I got it finally, and an appointment was made to see a fully-licensed, competent, highly-recommended psychiatrist. This guy was going to be a mix between Mister Fucking Rogers and Doctor Fucking Phil, I thought. Oh, it was going to be all candy and nuts for Christmas, I thought. I resented people for demanding this drastic step of me. I didn’t need this. I wasn’t so bad off that I needed to go see a psychiatrist.

Then there came the weekend that I had to call off from work three days in a row because the panic attacks were so deep that I thought I’d never get out. Tranquilizers prescribed my regular physician weren’t enough to combat these attacks. I truly thought the only way to feel any better was to keep taking these tranquilizers until I could finally catch my breath. Until this thought occurred to me,… one more of these tranquilizers, and I might just get so relaxed that my lungs would decide for me that breathing wasn’t so necessary for me anymore. Okay,… so maybe the psychiatrist was an option after all.

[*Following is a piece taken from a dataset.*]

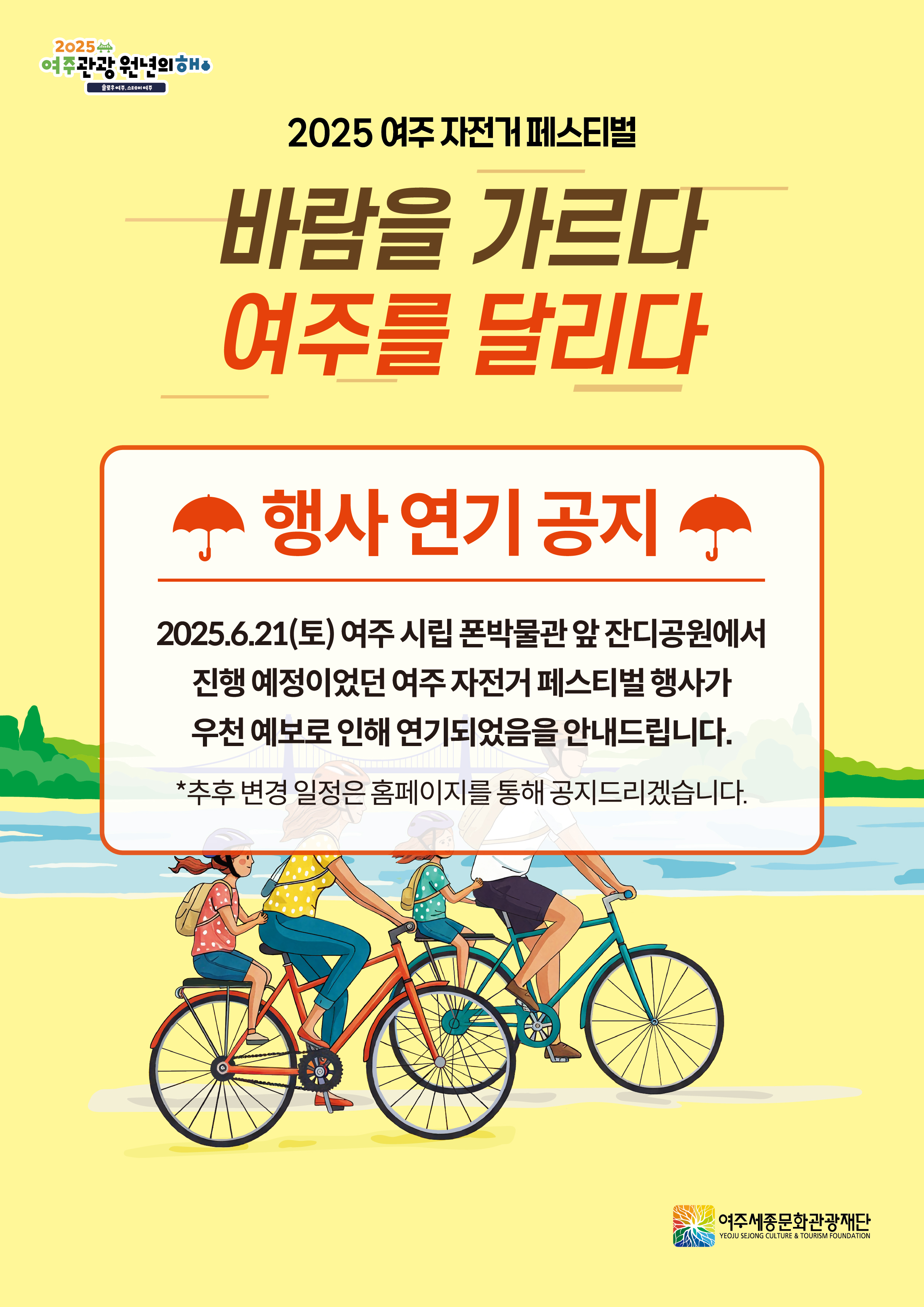 2025 여주 자전거 페스티벌 : 바람을 가르다, 여주를 달리다(일정 취소 변경 안내)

I went to see him the following week. I sat there for an hour filling out paper work and then another fifteen minutes waiting for him to come into the examination room. It was a comfortable little room with really shitty paintings hanging on the wall. Now, I’m no art critic, but if this was what this guy considered real artwork, I’d have to reserve my judgment on anything he said being worthwhile. I sat there and guzzled water out of liter-sized bottle and coffee out of the largest cup 7-11 had to offer. I didn’t like this guy already and I hated him for what he represented in my mind—failure,… failure so significant that I needed to seek someone out just to help me whistle my way through a cloudy fucking day.

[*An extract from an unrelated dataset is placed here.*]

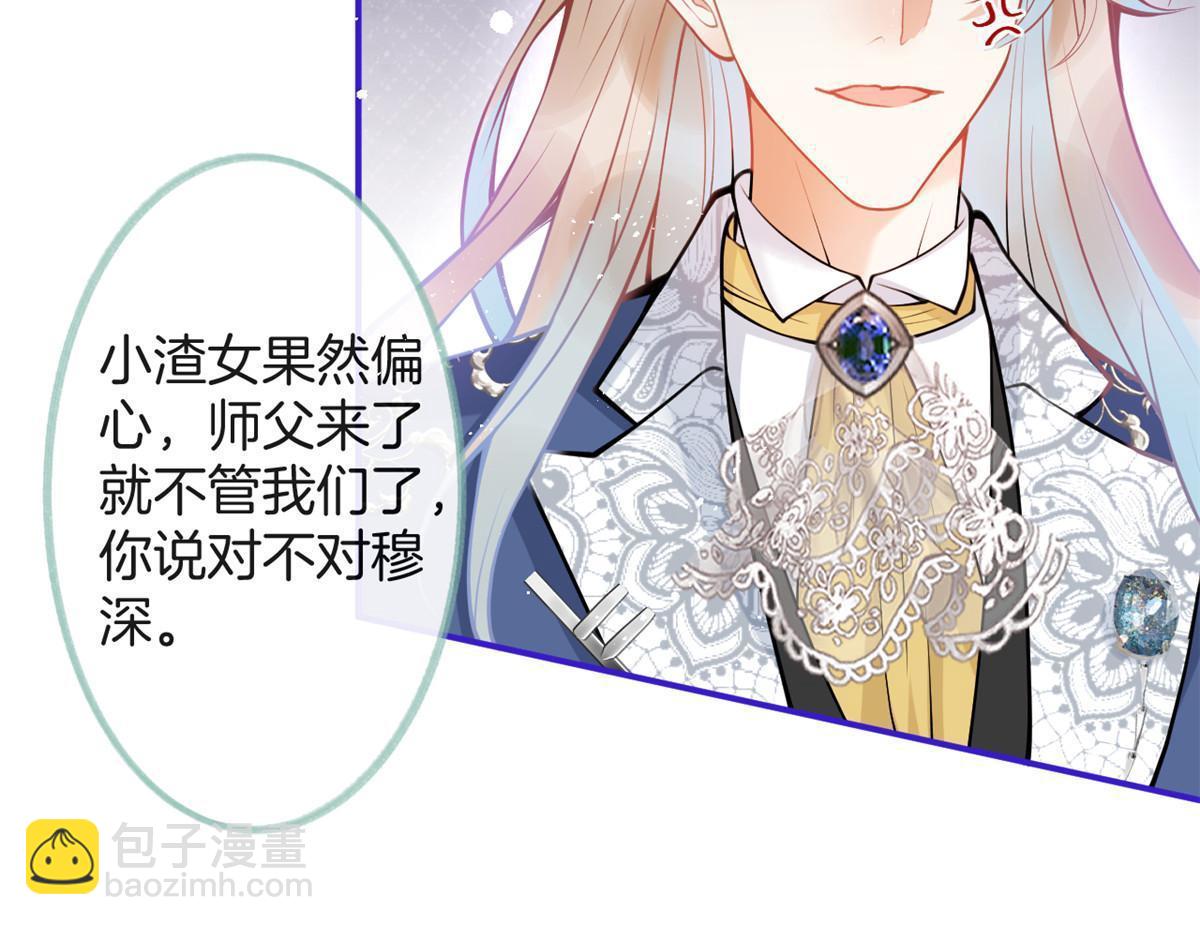 152-第154话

He came in. He smiled. He introduced himself. And I found myself liking him,… the smug jagoff. He listened to me for about forty-five minutes. I explained my current situation very similarly to the way I’ve written it here. I talked to him about my previously diagnosed Clinical Depression from a dozen years ago. I told him how the medication never really seemed to help back then, but that talking to a mental-health counselor weekly did provide me some relief—at least temporarily,… for a day or two. He listened. He nodded. He pecked out notes on his shitty little laptop with a screen that certainly was no bigger than nine inches—I remember thinking for the very first time that size, indeed, does matter. He handed me Kleenex for the tears and coasters for the water and now-empty coffee. And he let me finish. Then it came time for him to speak.

He told me that he thought I had been misdiagnosed all along. That clearly what I suffered from was not simply Clinical Depression. That I was having to deal with more complex issues than an anti-depressant would combat.

And then,… he said it,…. “I think you’re bipolar.”